PHP_CodeSniffer is a PHP5 script that tokenises PHP, JavaScript and CSS files to detect violations of a defined coding standard. It is an essential development tool that ensures your code remains clean and consistent. It can also help prevent some common semantic errors made by developers.
PHP_CodeSniffer requires PHP version 5.1.2 or greater, although individual sniffs may have additional requirements such as external applications and scripts. See the Configuration Options manual page for a list of these requirements.
The SVN pre-commit hook requires PHP version 5.2.4 or greater due to its use of the vertical whitespace character.
The easiest way to install PHP_CodeSniffer is to use the PEAR installer. This will make the phpcs
command immediately available for use. To install PHP_CodeSniffer using the PEAR installer, first ensure you have installed PEAR and then run the following command:
pear install PHP_CodeSniffer
If you use Composer, include a dependency for squizlabs/php_codesniffer
in your composer.json
file. For example:
{
"require": {
"squizlabs/php_codesniffer": "1.*"
}
}
You will then be able to run PHP_CodeSniffer from the vendor bin directory:
./vendor/bin/phpcs -h
You can also download the PHP_CodeSniffer source and run the phpcs
command directly from the GIT checkout:
git clone git://github.com/squizlabs/PHP_CodeSniffer.git
cd PHP_CodeSniffer
php scripts/phpcs -h
The documentation for PHP_CodeSniffer is available on the Github wiki.
Information about upcoming features and releases is available on the Squiz Labs blog.

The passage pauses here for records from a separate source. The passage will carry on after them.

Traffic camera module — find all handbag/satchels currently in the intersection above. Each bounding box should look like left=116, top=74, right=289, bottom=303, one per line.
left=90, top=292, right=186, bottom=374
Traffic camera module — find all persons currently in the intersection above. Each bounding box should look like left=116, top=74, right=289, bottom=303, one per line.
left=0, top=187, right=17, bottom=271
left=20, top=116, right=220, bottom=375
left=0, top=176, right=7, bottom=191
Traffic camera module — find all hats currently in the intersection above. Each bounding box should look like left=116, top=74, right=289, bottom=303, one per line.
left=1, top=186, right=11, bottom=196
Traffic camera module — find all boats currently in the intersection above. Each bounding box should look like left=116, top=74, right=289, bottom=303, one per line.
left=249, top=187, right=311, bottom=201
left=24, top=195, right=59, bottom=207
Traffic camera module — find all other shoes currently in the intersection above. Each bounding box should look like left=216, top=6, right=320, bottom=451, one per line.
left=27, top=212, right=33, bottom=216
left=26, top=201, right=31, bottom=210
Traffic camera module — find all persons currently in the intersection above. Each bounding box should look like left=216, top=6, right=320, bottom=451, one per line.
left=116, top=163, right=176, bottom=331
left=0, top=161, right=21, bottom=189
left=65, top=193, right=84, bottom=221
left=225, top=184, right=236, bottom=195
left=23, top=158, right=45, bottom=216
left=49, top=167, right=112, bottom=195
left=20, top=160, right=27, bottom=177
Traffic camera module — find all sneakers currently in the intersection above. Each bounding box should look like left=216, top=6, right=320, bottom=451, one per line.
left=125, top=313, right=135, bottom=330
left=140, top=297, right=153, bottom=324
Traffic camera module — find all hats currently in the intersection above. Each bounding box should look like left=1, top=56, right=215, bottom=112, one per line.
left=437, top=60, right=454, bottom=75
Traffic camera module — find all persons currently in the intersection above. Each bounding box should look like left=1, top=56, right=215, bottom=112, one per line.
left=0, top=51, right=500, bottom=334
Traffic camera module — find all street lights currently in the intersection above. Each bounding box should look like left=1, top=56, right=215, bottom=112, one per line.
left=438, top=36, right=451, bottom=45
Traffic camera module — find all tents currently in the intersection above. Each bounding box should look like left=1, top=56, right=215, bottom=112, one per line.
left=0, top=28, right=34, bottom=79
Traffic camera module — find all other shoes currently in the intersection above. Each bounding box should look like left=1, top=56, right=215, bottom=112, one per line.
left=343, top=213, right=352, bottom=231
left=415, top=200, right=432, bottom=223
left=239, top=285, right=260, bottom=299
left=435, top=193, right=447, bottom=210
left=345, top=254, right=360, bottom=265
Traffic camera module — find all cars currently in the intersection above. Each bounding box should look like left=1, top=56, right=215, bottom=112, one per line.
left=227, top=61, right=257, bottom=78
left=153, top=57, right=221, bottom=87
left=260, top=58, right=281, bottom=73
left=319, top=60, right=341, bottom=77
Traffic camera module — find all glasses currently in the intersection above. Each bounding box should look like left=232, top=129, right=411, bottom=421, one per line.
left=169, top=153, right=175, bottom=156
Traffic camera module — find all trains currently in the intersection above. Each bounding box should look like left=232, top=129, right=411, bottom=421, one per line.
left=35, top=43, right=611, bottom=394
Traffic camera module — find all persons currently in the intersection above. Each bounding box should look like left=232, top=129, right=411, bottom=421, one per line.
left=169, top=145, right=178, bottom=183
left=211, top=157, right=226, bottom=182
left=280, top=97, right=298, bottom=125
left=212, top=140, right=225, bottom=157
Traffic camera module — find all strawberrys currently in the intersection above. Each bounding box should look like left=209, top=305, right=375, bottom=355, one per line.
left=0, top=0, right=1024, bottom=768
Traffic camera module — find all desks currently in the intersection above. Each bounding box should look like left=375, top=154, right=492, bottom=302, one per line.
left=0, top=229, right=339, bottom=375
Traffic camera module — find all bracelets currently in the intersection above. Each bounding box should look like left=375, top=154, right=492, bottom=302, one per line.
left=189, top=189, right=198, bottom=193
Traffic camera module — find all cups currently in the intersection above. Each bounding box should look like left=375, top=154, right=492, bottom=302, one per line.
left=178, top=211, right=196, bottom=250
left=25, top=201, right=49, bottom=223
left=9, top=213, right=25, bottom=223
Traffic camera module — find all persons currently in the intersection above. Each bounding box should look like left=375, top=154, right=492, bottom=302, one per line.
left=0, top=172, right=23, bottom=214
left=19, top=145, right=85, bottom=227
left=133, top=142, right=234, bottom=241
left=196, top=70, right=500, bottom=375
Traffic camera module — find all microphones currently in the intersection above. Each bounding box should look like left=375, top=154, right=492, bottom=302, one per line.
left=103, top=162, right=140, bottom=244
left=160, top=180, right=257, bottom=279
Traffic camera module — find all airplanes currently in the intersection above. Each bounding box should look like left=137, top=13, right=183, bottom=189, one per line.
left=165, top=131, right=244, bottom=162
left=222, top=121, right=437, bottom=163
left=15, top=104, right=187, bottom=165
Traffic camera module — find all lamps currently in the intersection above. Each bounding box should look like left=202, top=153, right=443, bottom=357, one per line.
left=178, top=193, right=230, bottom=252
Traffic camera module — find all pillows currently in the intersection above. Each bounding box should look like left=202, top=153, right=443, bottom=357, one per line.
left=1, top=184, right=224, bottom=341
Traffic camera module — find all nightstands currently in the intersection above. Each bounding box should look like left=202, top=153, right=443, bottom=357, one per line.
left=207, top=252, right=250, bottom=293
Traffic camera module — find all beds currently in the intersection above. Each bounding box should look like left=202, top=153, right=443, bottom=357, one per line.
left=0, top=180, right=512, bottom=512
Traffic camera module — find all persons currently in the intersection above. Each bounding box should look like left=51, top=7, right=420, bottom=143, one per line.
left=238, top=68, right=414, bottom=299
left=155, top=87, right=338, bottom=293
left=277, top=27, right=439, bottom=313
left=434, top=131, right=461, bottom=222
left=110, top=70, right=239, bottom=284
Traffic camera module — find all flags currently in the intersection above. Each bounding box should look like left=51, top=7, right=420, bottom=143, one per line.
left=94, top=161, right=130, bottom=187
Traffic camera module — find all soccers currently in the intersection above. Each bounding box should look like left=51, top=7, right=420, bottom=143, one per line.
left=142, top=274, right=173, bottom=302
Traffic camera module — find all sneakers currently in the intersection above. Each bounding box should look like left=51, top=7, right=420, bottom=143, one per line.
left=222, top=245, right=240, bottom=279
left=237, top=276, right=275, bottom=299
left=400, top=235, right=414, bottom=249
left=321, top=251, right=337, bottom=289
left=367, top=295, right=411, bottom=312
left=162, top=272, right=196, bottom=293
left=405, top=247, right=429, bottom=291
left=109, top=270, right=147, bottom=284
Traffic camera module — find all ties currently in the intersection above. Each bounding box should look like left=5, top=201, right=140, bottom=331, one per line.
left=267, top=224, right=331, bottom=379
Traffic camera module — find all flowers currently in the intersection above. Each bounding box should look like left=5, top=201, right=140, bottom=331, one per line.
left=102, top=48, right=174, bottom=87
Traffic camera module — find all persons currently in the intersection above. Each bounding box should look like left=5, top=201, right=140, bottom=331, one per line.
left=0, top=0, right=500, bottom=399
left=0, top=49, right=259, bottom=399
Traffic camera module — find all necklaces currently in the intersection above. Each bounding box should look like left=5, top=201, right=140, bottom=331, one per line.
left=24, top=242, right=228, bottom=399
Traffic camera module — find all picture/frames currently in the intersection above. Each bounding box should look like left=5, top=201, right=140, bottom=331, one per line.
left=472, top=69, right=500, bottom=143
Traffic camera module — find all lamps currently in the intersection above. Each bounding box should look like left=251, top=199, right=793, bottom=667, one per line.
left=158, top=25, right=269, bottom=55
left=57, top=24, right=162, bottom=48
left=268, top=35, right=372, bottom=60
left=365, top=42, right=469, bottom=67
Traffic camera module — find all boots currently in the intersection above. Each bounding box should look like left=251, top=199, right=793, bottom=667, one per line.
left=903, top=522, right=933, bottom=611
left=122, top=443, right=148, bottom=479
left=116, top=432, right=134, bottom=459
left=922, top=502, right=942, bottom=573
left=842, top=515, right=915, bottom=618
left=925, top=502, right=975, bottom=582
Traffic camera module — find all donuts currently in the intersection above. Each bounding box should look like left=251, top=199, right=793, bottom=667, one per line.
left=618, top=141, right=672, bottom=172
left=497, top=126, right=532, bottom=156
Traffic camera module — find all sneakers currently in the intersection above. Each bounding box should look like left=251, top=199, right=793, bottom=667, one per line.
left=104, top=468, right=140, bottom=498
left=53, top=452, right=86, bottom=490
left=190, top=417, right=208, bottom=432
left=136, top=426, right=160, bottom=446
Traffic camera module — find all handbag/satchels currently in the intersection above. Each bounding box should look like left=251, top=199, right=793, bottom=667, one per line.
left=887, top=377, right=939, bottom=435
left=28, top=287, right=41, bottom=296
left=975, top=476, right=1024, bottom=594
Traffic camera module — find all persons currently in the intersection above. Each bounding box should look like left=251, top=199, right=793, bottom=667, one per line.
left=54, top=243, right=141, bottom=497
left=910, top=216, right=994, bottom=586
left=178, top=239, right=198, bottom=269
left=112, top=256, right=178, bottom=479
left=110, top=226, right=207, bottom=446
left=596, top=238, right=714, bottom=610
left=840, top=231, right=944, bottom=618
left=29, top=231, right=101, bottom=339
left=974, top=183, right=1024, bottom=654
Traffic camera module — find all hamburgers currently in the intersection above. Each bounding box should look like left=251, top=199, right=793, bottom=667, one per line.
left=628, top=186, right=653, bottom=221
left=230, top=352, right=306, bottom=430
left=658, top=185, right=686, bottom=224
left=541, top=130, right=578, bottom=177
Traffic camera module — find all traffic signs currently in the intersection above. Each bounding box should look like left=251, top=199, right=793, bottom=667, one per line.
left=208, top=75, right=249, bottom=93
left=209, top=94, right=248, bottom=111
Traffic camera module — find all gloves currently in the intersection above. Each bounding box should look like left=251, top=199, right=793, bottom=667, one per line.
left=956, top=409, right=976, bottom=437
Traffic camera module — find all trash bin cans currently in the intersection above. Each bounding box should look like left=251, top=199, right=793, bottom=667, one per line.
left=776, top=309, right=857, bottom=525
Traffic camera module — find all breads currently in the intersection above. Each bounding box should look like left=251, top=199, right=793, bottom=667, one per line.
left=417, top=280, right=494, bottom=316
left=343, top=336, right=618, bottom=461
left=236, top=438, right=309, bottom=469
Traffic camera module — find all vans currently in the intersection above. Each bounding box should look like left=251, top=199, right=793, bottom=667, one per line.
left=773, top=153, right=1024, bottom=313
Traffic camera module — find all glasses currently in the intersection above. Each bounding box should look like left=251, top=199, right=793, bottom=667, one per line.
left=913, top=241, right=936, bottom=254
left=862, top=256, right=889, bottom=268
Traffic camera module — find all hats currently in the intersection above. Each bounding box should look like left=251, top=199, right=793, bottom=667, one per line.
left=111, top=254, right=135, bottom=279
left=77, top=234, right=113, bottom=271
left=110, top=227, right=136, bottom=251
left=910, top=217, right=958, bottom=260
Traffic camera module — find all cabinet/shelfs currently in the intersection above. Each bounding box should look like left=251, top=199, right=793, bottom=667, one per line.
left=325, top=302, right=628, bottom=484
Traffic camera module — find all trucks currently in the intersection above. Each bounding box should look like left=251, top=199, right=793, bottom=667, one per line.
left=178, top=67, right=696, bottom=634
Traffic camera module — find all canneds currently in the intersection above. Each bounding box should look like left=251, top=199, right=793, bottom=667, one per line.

If you do contribute code to PHP_CodeSniffer, please make sure it conforms to the PEAR coding standard and that the PHP_CodeSniffer unit tests still pass. The easiest way to contribute is to work on a checkout of the repository, or your own fork, rather than an installed PEAR version. If you do this, you can run the following commands to check if everything is ready to submit:
cd PHP_CodeSniffer
php scripts/phpcs --ignore=*/tests/* . -n
Which should give you no output, indicating that there are no PEAR coding standard errors. And then:
phpunit tests/AllTests.php
Which should give you no failures or errors. You can ignore any skipped tests as these are for external tools.
Bug reports and feature requests can be submitted on the PEAR bug tracker.